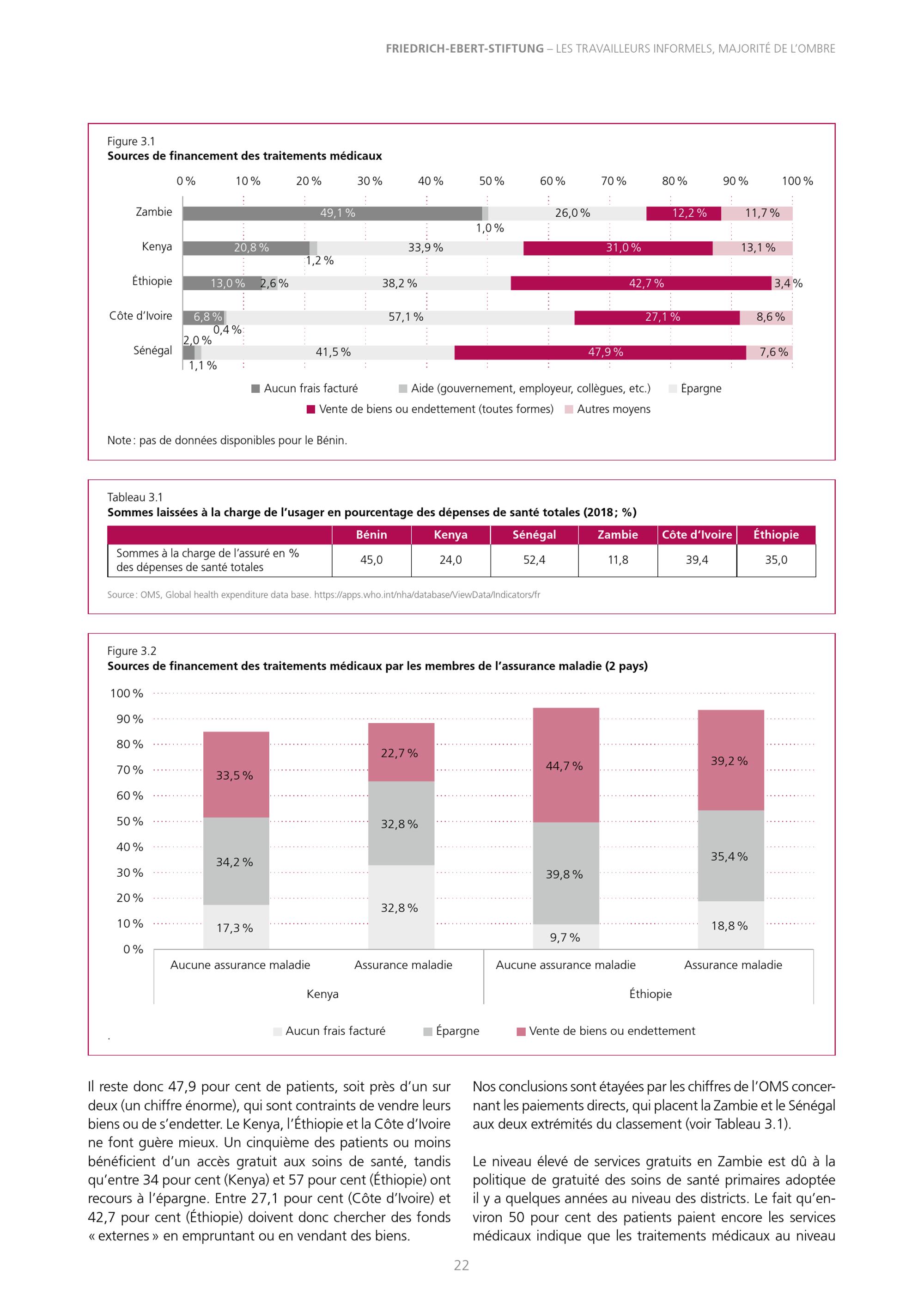 FRIEDRICH-EBERT-STIFTUNG – LES TRAVAILLEURS INFORMELS, MAJORITÉ DE L'OMBRE

Figure 3.1
Sources de financement des traitements médicaux

0 % 10 % 20 % 30 % 40 % 50 % 60 % 70 % 80 % 90 % 100 %

Zambie 49,1 % 1,0 % 26,0 % 12,2 % 11,7 %
Kenya 20,8 % 1,2 % 33,9 % 31,0 % 13,1 %
Éthiopie 13,0 % 2,6 % 38,2 % 42,7 % 3,4 %
Côte d'Ivoire 6,8 % 0,4 % 57,1 % 27,1 % 8,6 %
Sénégal 2,0 % 1,1 % 41,5 % 47,9 % 7,6 %

Aucun frais facturé Aide (gouvernement, employeur, collègues, etc.) Épargne
Vente de biens ou endettement (toutes formes) Autres moyens

Note : pas de données disponibles pour le Bénin.

Tableau 3.1
Sommes laissées à la charge de l'usager en pourcentage des dépenses de santé totales (2018 ; %)

| | Bénin | Kenya | Sénégal | Zambie | Côte d'Ivoire | Éthiopie |
|---|---|---|---|---|---|---|
| Sommes à la charge de l'assuré en % des dépenses de santé totales | 45,0 | 24,0 | 52,4 | 11,8 | 39,4 | 35,0 |

Source : OMS, Global health expenditure data base. https://apps.who.int/nha/database/ViewData/Indicators/fr

Figure 3.2
Sources de financement des traitements médicaux par les membres de l'assurance maladie (2 pays)

100 % 90 % 80 % 70 % 60 % 50 % 40 % 30 % 20 % 10 % 0 %

33,5 % 34,2 % 17,3 %
22,7 % 32,8 % 32,8 %
44,7 % 39,8 % 9,7 %
39,2 % 35,4 % 18,8 %

Aucune assurance maladie Assurance maladie Aucune assurance maladie Assurance maladie
Kenya Éthiopie

Aucun frais facturé Épargne Vente de biens ou endettement

.

Il reste donc 47,9 pour cent de patients, soit près d'un sur deux (un chiffre énorme), qui sont contraints de vendre leurs biens ou de s'endetter. Le Kenya, l'Éthiopie et la Côte d'Ivoire ne font guère mieux. Un cinquième des patients ou moins bénéficient d'un accès gratuit aux soins de santé, tandis qu'entre 34 pour cent (Kenya) et 57 pour cent (Éthiopie) ont recours à l'épargne. Entre 27,1 pour cent (Côte d'Ivoire) et 42,7 pour cent (Éthiopie) doivent donc chercher des fonds « externes » en empruntant ou en vendant des biens.

Nos conclusions sont étayées par les chiffres de l'OMS concernant les paiements directs, qui placent la Zambie et le Sénégal aux deux extrémités du classement (voir Tableau 3.1).

Le niveau élevé de services gratuits en Zambie est dû à la politique de gratuité des soins de santé primaires adoptée il y a quelques années au niveau des districts. Le fait qu'environ 50 pour cent des patients paient encore les services médicaux indique que les traitements médicaux au niveau

22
++++
REQUIRED ACTION: Search the listing above for "facturé" and copy every line that has it.

ANSWER TO THE PROBLEM:
Aucun frais facturé Aide (gouvernement, employeur, collègues, etc.) Épargne
Aucun frais facturé Épargne Vente de biens ou endettement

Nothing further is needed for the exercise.